We should stick with 1.1Ghz and 12 GB LPDDR5 as a base case for sure but can someone extrapolate what the best case clock speeds & performance would be given a bandwidth ceiling with 16GB & LPDDR5X?
@Thraktor explained why we feel like we're stuck with the bandwidth limits of LPDDR5, but figured I'd step in and answer your question directly. Note - this is all
@Look over there's work, I'm just recapping.
All of the RTX 30 cards float around 30 GB/s of memory bandwidth for every TFLOP of performance. So in order to perform in the same ballpark as an RTX 30 card, the GPU needs that much bandwidth.
In a console, the CPU and the GPU share a memory bus, unlike PCs. This has performance advantages, but means you will need extra bandwidth for the CPU. CPU performance will need to keep up with GPU performance, generally, so a 20% premium is a good estimate.
That's the origin of the 3 TFLOP limit. 30 GB/s * 3 TFLOPS * 1.2 = 108GB/s, just a touch higher than the 102 GB/s that would be the max for LPDDR5.
There are some caveats.
First, obviously, not all RTX 30 cards go as high as 30GB/s/TFLOP. The highest end (RTX 3090 Ti) and the lowest end (RTX 3050) both hit 25 GB/s. That may seem unintuitive, but think of it this way. The highest end card is about pushing as much performance as possible. Extra TFLOPS past the bandwidth limit aren't
useless they're just
less useful. The 3090 Ti is a waste of electricity and money, delivering only marginal improvements for it's huge cost premium, but it's a card targeted at the "fuck it, I don't care, card go brrr" market.
The low end card is sort of the same situation. More bandwidth costs money. The physical silicon is cut down till it hits the cost Nvidia wants, but pushing the GPU clock speed (and thus the TFLOPS) is basically free. So even if those TFLOPS aren't delivering as many frames/pixels as they should, they're still good performance for the $$$.
Nintendo is slightly more constrained. Electricity matters a lot more. Every little bit of electricity spent costs battery life. It also means a bigger heat sink, and a bigger fan, which increases the size and the cost of the device, makes it more expensive to ship, and perversely leaves less room for the battery.
We know a little bit about Nintendo's hardware development process - it's a back and forth between the hardware team and the lead software teams. Software wants more performance, more features. Hardware wants to cut costs and hit battery life targets. When software hits a bottleneck, they ask for more power, when hardware hits a bottleneck they try to cut it.That's why we tend to assume that things will land in the area of best balance and peak efficiency. Because that's the place where the Performance that software wants is the cheapest for Hardware to deliver.
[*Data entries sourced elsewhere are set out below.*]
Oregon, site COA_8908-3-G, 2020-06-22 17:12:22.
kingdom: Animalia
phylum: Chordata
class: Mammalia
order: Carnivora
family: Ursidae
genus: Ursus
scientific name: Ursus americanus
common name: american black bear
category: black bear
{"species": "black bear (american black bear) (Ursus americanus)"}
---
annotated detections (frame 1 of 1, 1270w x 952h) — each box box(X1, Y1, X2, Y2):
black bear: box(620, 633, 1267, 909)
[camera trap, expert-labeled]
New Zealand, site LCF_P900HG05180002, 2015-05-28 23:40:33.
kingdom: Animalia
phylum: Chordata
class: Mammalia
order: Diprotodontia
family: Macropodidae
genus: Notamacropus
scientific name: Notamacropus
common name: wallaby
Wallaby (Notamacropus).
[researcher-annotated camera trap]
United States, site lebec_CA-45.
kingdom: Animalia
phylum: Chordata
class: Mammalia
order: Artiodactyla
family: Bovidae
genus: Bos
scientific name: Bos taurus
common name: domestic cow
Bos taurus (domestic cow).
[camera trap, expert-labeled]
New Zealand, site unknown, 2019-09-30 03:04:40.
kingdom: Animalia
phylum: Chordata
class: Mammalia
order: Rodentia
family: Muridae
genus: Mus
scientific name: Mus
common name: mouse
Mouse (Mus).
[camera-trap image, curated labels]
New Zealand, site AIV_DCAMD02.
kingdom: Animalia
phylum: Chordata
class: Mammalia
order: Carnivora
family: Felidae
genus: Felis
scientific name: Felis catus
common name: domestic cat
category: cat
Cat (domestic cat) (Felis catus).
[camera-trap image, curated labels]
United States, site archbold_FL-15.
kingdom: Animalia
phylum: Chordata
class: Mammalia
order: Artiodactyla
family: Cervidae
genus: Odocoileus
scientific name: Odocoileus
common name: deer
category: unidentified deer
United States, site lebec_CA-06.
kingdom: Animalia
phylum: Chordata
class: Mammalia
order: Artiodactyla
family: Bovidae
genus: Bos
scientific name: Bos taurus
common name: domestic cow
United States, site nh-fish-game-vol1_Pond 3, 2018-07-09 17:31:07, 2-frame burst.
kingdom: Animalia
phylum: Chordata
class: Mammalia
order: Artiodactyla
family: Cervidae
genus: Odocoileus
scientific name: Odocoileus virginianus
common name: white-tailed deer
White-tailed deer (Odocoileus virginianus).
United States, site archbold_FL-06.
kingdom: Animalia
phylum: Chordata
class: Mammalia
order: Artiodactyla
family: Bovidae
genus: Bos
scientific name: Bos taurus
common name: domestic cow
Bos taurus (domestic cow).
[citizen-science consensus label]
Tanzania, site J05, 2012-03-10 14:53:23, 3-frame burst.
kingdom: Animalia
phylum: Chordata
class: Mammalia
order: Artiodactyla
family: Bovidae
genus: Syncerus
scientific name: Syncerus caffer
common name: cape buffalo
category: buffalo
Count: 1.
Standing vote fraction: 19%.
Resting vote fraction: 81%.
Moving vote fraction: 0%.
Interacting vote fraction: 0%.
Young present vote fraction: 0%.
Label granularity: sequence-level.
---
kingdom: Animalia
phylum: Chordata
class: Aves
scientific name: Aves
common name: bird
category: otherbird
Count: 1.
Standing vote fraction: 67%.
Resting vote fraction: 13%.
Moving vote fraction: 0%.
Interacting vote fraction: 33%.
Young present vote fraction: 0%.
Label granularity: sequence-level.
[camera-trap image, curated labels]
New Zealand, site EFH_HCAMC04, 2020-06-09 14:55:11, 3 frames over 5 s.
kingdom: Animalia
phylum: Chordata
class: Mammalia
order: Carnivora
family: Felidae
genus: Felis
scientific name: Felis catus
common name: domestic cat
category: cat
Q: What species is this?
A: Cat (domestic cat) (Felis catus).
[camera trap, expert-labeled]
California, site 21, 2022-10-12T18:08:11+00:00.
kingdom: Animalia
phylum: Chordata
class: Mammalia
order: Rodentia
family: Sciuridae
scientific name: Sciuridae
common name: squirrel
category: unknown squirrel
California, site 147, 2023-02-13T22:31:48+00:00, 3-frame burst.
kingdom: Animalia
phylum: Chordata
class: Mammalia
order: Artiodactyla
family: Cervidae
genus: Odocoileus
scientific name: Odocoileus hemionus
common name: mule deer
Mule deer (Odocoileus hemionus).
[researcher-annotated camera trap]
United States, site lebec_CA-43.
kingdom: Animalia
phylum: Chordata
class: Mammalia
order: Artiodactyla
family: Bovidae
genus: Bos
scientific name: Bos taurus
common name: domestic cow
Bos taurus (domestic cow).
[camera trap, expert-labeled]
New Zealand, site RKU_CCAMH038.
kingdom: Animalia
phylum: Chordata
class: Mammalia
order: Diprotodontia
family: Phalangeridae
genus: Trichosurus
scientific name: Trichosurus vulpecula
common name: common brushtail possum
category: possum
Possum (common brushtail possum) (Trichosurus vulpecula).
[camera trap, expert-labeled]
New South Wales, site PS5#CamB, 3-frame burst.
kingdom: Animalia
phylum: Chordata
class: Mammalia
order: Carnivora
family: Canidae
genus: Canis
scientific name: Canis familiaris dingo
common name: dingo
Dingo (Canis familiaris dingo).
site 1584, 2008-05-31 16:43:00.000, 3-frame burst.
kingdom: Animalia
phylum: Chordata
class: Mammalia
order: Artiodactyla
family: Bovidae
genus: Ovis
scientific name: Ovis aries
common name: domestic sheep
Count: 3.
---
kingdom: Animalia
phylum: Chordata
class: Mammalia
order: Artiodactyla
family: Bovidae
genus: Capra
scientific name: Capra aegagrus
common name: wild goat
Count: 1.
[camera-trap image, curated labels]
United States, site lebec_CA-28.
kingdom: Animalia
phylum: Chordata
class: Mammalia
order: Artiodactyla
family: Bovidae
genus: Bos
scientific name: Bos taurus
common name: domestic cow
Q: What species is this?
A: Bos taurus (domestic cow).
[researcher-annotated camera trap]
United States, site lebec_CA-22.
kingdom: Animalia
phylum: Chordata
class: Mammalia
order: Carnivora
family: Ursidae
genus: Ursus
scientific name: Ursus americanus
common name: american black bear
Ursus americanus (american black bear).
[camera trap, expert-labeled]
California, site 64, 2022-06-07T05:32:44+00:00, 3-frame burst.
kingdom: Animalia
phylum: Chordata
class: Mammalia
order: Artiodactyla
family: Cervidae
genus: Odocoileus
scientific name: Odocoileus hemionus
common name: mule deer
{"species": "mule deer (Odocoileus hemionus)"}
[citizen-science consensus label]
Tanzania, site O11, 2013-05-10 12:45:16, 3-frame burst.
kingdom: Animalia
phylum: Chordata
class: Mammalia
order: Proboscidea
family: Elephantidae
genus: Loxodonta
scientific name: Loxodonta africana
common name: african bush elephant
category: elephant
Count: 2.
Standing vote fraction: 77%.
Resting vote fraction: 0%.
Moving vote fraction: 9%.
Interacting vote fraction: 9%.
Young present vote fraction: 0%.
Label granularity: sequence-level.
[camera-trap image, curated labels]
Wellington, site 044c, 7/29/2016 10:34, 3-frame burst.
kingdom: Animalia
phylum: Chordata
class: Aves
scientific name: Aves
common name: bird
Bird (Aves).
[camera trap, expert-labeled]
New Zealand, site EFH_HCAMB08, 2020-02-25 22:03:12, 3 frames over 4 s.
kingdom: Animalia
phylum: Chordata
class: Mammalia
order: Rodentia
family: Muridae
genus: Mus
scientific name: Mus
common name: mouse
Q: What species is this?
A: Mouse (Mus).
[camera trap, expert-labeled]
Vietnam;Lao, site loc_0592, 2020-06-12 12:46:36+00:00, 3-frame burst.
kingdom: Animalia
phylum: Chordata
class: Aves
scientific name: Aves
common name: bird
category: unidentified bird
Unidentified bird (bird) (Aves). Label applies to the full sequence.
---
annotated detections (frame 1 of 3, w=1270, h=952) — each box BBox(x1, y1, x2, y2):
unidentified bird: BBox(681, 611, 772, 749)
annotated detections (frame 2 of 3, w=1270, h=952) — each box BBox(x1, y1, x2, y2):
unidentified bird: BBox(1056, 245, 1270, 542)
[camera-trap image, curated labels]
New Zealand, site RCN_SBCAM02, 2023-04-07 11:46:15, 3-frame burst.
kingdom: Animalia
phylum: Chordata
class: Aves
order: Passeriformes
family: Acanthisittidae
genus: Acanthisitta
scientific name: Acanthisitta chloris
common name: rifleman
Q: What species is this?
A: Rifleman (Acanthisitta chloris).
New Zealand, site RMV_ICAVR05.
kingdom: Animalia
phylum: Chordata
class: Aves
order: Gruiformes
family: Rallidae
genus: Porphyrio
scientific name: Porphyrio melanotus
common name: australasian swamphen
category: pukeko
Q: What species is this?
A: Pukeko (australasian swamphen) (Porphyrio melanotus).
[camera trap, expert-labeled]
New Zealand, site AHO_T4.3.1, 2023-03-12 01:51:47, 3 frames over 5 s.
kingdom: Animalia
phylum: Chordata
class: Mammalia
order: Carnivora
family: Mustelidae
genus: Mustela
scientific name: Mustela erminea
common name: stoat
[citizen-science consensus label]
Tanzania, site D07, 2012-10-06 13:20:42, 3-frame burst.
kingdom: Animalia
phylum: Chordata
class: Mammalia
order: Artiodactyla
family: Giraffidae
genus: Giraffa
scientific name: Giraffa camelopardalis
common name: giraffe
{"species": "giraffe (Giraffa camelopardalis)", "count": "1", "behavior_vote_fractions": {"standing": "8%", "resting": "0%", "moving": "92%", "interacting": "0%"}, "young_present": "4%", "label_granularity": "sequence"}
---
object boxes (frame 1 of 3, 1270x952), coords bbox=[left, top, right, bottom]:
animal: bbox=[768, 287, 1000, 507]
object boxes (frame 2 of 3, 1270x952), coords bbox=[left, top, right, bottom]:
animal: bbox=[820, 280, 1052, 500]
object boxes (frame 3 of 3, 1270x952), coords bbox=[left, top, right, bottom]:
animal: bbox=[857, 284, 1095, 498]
But it's possible that software just Needs More Power, and Hardware has to bite the bullet, and push past the bandwidth limit (like Nvidia did on the low end 3050). It's also possible that, while laying out the rest of the design, there are a few spare milliwatts in the budget, and the biggest bang for the buck is to push the GPU clocks a bit, rather than horde it for an extra 10 minutes of battery life (ala the 3090 Ti).
Of course that could also be true for the CPU clocks, or the storage speeds, or the screen brightness, or the WiFi speed or... so even if this situation occurs, that doesn't mean it's reflected in the GPU clocks. A lot of discussion in the past here has been about whether the T239 is more likely to be limited by the GPU, or the CPU, or the memory bus, or the the storage speed, or even the RAM. The fact that there hasn't been a clear consensus on any of those things is a good sign - it means that T239's design seems pretty balanced.
I tend to fall in the camp of "Nintendo went with a big design. Underclocking it would be wasteful, but it's so big that pushing the clocks isn't required either." I think if there is any wiggle room in the design, Nintendo will spend it making the device smaller, and improving battery life.